Though not mentioned in the 5th Circuit's opinion, the District Court criticized the Relator for abandoning the claims she originally pled and attempting to use discovery to find a viable claim. For example, in denying the Relator's motion for partial summary judgment in its 2014 opinion, the District Court criticized the Relator's attempt to inject new theories of FCA liability, saying: "[t]o whatever extent the grounds of the motion might be viewed to expand the . . . claim alleged by plaintiff in her second amended complaint, the court is not giving effect to the expansion because the court is not allowing plaintiff to add to her pleaded claims by assertions made for the first time in her motion for partial summary judgment."

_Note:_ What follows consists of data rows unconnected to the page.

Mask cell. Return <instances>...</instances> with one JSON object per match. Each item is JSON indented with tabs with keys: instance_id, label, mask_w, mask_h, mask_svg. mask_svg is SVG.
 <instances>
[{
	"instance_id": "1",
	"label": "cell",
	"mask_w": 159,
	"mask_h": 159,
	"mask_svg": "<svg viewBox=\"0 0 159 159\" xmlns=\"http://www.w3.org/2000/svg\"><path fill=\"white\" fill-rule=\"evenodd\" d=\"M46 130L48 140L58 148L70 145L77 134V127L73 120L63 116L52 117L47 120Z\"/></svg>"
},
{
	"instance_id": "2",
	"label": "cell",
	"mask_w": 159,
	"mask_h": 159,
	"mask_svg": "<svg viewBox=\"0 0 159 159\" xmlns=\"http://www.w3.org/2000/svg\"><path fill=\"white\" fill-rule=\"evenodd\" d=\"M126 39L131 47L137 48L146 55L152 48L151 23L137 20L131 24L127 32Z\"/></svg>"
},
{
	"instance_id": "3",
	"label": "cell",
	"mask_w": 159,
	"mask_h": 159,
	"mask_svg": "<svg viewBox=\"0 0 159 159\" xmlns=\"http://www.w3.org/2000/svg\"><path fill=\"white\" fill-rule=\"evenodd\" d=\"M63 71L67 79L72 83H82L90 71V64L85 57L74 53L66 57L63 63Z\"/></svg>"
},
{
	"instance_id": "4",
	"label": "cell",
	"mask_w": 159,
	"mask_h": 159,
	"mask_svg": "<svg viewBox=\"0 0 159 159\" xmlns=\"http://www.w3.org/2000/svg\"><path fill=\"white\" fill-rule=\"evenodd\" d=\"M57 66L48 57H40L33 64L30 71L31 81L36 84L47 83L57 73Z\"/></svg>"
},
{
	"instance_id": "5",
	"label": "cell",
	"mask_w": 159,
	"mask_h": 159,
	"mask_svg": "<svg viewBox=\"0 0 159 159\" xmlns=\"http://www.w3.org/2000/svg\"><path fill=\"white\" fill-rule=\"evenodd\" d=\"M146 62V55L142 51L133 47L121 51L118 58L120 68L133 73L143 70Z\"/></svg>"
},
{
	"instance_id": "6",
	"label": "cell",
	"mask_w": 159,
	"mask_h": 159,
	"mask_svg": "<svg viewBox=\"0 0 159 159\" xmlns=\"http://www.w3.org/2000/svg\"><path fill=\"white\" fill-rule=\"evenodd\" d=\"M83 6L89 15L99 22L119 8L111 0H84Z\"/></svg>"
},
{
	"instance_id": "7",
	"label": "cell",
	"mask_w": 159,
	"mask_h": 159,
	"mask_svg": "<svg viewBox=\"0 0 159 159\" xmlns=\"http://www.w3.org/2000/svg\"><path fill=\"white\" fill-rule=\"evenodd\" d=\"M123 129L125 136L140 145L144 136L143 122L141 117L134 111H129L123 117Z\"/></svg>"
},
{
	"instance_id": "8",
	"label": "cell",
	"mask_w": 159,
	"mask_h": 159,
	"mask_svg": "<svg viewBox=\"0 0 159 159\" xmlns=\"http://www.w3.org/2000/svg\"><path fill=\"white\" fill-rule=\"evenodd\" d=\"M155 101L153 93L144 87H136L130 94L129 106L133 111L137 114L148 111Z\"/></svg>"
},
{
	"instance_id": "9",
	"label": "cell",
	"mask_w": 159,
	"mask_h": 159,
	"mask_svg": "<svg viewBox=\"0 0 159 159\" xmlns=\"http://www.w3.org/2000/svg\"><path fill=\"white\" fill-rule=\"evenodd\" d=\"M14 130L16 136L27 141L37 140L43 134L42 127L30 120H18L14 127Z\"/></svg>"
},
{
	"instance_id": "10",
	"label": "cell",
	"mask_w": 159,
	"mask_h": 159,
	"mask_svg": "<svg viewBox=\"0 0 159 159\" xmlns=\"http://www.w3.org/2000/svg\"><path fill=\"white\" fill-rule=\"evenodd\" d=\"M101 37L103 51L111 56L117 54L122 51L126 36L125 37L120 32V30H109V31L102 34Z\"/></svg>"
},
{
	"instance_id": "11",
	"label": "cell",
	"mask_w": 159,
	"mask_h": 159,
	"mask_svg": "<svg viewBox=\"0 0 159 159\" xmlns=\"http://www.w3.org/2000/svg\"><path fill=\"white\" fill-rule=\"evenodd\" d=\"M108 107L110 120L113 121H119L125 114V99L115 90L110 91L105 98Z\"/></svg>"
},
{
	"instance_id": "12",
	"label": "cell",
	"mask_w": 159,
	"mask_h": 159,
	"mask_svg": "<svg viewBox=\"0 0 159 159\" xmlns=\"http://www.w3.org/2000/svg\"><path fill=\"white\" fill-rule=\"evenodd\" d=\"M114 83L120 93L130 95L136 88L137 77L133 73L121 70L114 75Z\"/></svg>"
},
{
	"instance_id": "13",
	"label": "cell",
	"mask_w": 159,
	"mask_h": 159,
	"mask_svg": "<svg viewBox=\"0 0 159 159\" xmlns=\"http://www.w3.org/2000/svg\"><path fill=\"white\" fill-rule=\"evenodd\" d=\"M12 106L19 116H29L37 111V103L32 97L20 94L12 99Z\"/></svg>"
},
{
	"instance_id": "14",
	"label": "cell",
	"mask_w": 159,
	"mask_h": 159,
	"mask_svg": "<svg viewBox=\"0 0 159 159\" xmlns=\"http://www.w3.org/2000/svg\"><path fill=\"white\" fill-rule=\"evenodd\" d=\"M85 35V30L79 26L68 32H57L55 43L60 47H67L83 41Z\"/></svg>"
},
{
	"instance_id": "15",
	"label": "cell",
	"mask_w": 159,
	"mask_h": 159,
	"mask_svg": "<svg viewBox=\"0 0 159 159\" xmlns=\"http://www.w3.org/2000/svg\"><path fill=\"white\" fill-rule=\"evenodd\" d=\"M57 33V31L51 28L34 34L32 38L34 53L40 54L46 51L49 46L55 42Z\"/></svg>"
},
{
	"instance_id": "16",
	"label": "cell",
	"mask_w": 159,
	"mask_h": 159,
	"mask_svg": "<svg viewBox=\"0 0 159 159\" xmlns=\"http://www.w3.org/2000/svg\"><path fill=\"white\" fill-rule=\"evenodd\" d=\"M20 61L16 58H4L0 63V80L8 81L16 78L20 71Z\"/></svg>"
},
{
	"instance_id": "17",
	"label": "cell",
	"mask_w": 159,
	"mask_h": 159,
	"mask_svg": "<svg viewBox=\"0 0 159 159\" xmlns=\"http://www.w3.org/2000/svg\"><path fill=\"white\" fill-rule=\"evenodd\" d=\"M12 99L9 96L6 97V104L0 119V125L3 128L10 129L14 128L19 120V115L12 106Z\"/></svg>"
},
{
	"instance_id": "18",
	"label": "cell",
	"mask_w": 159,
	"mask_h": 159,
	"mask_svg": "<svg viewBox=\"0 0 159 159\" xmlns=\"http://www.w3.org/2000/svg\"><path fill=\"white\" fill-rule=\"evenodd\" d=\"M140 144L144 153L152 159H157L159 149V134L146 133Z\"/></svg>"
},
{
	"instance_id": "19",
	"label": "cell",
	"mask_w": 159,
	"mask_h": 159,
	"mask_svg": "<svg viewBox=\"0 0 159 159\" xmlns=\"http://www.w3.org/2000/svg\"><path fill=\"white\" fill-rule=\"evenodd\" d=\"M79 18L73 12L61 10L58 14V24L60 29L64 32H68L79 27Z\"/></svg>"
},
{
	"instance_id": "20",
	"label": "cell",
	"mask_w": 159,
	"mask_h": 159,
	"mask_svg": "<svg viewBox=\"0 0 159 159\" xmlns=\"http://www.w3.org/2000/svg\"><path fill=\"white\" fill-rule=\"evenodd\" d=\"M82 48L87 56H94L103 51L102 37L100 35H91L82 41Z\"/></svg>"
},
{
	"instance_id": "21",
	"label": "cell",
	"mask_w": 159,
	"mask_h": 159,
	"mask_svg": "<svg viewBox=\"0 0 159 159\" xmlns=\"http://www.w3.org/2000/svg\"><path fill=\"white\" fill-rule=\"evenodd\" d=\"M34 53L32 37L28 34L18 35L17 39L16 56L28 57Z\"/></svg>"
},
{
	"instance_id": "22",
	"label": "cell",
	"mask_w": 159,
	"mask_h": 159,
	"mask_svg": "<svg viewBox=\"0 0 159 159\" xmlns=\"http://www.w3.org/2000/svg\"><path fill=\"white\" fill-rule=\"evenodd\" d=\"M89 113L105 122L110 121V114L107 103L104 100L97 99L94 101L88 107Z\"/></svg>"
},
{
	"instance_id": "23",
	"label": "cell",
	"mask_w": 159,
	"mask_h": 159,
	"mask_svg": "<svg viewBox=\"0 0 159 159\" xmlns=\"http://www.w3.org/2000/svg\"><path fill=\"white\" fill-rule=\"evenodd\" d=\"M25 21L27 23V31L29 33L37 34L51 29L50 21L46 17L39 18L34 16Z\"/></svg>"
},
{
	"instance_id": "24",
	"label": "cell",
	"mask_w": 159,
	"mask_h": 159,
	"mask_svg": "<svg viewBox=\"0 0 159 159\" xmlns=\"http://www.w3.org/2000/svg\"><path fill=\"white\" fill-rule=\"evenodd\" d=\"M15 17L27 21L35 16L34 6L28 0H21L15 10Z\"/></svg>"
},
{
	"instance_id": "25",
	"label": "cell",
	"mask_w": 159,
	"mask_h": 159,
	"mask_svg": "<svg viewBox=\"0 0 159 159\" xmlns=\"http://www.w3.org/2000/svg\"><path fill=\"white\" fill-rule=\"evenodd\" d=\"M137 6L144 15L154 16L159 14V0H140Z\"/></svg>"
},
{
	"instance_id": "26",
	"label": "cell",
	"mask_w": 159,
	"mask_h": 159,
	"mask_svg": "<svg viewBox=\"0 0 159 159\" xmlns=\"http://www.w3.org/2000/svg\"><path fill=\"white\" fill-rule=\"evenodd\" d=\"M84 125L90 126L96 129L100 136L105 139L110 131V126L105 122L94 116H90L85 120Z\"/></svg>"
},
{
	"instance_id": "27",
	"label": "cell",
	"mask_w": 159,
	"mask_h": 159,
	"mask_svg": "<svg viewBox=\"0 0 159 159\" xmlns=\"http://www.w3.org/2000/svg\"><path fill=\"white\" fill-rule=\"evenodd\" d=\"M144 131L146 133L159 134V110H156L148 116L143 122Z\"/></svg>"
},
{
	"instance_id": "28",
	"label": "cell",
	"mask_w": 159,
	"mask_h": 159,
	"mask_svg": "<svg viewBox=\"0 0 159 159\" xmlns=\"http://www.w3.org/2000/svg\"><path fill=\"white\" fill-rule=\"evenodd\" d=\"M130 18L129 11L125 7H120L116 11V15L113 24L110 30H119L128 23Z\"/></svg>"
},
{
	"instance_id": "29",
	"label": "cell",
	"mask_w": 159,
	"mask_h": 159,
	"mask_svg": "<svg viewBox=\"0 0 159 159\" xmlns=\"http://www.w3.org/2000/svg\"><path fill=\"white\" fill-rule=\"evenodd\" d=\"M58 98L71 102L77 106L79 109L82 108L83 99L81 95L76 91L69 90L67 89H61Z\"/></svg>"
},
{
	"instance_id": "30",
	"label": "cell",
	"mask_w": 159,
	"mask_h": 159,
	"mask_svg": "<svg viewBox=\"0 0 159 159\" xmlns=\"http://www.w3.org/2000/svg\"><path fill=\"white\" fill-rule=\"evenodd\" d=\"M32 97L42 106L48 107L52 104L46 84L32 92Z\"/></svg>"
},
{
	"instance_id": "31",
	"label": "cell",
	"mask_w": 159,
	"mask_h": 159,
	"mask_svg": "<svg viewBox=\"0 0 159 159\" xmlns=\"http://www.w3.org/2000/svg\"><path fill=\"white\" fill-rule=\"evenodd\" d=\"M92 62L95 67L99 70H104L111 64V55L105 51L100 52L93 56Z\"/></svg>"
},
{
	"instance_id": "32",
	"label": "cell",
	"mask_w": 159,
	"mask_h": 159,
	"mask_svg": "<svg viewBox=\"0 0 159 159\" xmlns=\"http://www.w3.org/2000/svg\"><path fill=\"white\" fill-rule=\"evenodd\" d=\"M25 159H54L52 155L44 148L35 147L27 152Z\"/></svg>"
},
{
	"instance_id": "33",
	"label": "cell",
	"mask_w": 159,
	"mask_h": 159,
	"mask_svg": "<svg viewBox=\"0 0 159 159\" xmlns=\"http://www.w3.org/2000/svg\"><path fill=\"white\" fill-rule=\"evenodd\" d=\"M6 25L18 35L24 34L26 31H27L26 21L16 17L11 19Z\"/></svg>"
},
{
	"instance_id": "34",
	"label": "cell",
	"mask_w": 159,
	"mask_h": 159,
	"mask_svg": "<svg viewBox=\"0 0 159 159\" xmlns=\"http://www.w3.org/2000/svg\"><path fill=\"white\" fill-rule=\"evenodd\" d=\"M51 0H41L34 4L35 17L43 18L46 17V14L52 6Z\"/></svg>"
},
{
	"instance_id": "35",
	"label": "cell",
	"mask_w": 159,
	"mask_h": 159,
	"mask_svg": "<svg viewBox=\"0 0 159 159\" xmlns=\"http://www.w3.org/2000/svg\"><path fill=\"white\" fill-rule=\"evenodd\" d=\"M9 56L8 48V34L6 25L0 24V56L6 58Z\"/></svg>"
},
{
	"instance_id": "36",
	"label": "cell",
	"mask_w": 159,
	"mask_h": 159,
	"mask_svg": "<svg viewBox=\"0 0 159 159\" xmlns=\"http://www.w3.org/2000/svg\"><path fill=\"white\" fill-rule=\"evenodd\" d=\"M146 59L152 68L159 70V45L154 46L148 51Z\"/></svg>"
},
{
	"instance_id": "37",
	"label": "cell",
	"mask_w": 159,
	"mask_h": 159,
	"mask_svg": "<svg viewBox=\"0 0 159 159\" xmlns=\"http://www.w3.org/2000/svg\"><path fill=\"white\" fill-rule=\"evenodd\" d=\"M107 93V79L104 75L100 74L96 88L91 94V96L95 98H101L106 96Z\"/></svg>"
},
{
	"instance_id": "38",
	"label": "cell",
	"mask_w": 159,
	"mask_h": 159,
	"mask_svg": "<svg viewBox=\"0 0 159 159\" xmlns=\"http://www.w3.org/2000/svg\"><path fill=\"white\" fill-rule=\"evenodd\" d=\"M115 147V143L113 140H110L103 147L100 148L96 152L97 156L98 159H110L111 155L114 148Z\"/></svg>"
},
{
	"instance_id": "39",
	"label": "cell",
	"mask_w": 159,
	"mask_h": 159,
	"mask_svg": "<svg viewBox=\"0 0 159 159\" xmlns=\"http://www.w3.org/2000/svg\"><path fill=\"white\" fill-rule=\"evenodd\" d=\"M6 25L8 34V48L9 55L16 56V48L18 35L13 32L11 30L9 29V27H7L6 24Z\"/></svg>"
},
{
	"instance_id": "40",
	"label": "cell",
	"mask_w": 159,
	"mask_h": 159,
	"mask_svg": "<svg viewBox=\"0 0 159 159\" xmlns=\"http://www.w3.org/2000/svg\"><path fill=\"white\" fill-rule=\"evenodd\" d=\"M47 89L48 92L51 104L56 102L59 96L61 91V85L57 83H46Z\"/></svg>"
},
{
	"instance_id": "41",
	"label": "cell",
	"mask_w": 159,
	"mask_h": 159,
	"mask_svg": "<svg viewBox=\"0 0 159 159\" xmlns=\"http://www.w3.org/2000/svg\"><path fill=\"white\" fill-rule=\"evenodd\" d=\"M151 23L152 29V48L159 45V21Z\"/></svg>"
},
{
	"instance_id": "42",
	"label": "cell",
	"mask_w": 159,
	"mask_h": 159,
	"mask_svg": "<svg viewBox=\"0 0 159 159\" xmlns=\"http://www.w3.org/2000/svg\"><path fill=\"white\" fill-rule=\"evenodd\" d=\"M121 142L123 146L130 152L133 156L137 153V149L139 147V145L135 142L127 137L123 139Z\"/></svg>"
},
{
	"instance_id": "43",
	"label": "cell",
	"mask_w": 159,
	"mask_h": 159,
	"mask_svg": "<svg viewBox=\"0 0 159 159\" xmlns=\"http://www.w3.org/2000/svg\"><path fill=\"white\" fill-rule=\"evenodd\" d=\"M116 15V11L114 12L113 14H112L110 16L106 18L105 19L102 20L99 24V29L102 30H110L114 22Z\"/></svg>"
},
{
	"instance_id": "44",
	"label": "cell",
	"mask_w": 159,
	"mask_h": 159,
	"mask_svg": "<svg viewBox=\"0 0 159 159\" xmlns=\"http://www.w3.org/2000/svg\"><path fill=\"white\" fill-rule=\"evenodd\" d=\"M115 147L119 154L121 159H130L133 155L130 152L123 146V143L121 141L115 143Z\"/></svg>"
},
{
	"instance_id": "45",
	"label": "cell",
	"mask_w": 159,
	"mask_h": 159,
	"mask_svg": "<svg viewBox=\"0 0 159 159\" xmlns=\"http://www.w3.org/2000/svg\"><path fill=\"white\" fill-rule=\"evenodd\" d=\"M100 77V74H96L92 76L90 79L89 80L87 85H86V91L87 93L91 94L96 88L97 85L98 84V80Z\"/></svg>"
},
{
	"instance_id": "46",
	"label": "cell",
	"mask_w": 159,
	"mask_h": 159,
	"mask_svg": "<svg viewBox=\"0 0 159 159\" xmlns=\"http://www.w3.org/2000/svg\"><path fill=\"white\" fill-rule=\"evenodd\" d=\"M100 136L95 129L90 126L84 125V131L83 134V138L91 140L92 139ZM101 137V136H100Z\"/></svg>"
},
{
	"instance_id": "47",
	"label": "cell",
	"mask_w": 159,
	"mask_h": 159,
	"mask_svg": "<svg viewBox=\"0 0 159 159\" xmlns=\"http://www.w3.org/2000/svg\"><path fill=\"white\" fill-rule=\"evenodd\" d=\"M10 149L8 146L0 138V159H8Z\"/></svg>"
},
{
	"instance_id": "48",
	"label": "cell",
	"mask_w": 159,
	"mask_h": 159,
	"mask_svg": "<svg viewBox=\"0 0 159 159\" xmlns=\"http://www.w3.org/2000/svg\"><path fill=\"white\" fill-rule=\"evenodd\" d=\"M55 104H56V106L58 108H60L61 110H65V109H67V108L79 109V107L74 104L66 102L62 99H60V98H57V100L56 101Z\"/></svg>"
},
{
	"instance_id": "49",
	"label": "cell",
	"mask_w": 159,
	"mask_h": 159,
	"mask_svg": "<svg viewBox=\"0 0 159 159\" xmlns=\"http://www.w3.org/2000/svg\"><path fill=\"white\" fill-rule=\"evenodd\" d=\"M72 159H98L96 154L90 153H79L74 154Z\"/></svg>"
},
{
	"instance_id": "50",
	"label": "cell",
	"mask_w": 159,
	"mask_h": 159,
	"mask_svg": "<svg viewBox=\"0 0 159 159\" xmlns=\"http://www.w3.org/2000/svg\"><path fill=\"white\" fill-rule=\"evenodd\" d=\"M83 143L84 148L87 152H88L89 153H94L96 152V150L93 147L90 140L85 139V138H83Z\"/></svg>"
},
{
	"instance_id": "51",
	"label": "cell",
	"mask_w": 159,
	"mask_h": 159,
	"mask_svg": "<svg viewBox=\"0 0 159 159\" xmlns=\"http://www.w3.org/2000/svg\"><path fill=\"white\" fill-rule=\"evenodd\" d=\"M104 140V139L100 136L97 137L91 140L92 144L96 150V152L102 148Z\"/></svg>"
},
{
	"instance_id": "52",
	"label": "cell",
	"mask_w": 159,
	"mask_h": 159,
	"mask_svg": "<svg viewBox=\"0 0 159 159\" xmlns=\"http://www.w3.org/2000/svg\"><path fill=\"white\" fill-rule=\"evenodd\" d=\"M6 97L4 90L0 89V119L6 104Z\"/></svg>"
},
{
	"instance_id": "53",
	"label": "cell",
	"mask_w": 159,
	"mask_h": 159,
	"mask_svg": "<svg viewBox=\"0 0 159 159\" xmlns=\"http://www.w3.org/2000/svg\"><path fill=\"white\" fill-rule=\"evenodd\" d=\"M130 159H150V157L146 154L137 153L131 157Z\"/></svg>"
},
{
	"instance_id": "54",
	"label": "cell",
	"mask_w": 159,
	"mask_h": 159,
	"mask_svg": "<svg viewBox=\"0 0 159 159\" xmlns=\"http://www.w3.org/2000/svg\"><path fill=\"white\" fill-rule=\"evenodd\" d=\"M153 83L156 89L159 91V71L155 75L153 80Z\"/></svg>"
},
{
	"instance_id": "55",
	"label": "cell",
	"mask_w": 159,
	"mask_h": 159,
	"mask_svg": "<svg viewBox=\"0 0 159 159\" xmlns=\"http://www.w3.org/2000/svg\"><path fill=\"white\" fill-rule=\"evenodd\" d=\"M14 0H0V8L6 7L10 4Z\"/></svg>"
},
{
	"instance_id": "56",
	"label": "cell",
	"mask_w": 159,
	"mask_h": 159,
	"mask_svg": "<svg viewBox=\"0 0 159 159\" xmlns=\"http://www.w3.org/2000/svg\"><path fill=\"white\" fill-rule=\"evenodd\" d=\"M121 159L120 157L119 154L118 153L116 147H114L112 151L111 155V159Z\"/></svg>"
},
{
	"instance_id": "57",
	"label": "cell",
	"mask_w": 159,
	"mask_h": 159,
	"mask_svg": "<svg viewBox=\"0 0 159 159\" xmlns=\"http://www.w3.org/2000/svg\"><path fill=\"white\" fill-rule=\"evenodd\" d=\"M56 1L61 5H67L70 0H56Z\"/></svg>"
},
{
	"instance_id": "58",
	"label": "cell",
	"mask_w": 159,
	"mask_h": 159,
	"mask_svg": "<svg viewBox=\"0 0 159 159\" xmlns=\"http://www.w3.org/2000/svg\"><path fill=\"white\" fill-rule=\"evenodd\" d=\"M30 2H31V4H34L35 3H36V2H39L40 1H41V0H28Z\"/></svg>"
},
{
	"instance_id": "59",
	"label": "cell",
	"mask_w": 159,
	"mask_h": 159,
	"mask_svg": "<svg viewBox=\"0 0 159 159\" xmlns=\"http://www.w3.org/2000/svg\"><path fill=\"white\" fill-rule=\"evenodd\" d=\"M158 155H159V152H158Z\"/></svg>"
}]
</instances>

In its 2015 opinion granting summary judgment sua sponte in favor of the defendants, the Court stated that it was "disturbed" about the "volume of discovery that has been conducted in this action and they attempts by the plaintiff to build her case exclusively on that discovery." "By pleading what appear to have been false claims in her original complaint," the Court explained, "plaintiff probably avoided dismissal and was thus able to engage in extensive discovery directed against defendants seemingly for the purpose of seeking to create out of whole cloth the appearance of the basis for an FCA claim." In turn, that discovery, "ultimately provided [plaintiff] the resources with which to inundate the Court with her 7,076 page appendix and other documents, apparently in the belief on plaintiff's part that quantity rather than quality of summary judgment evidence would carry the day for her." The Court, moreover, stated that it "does not believe that the intent of the FCA was to allow a relator to file a fictitious complaint to the end of opening the door to discovery, hoping that the discovery might uncover facts that could be used in asserting an FCA claim."
In sum, Kaner is another instructive example that FCA cases must be founded on a real intent to cheat the government and not on a provider's mistakes or negligence in complying with technical regulatory requirements. Here, the Medicare provider mistakenly filled out the CMS-1500 form, but the Court essentially found that not to be a material error. Kaner is also another instance where a court has criticized a relator for not having the case she pled and misusing the FCA by attempting to build a new FCA case by getting access to discovery.